"We are continuing the investigation and questioning the two suspects," notably on whether any link exists between the blasts and the August presidential election, he said.
Rwanda is due to hold a presidential vote in August in which Paul Kagame, the country's president, is widely expected to seek and secure re-election.
Kagame, who heads a Tutsi-led government, has been in power since the end of the genocide in 1994.
Earlier this month, the New York-based Human Rights Watch (HRW) condemned the harassment of political opposition figures in Rwanda, saying they faced increasing "threats, attacks and harassment" ahead of the poll.
The group cited an incident in which Joseph Ntawangundi - a member of the FDU-Inkingi, a new opposition party critical of government policies - was attacked in front of a local government office.
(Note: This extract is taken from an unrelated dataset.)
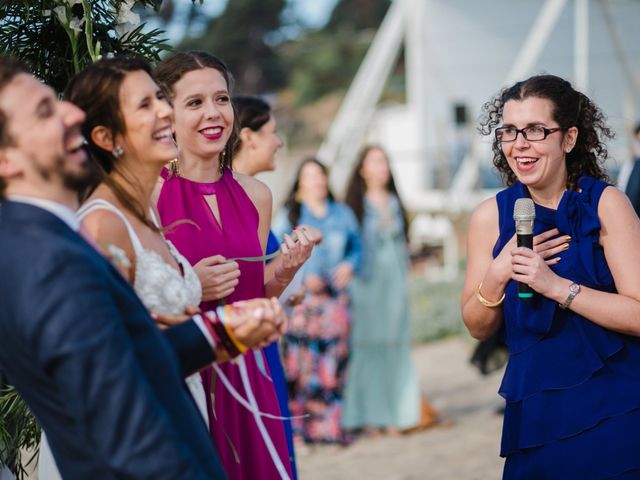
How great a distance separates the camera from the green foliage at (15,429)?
3291 millimetres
"The attack appeared to have been well co-ordinated, suggesting it had been planned in advance," HRW said.
Ntawangundi has since been jailed after being sentenced in absentia in 2007 to 19 years by a court set up to try the perpetrators of the genocide.
The attacks come just days before a visit by Nicolas Sarkozy, the French president, to Rwanda, aimed to cement newly renewed diplomatic ties between Paris and Kigali after years of mutual recriminations over the 1994 genocide.
Sarkozy's trip next week will be the first by a French president since the massacre by extremist Hutus of around 800,000 people in Rwanda, mostly Tutsis and moderate Hutus. A new French ambassador to Kigali was accredited in January.
The two countries announced in November the resumption of relations severed in 2006 after a French judge issued warrants against President Kagame's top aides on suspicion of being behind the death of a Rwandan ex-president.
For its part, Kigali alleged French forces had trained extremist Hutu militia which carried out the killings, a charge Paris has repeatedly denied.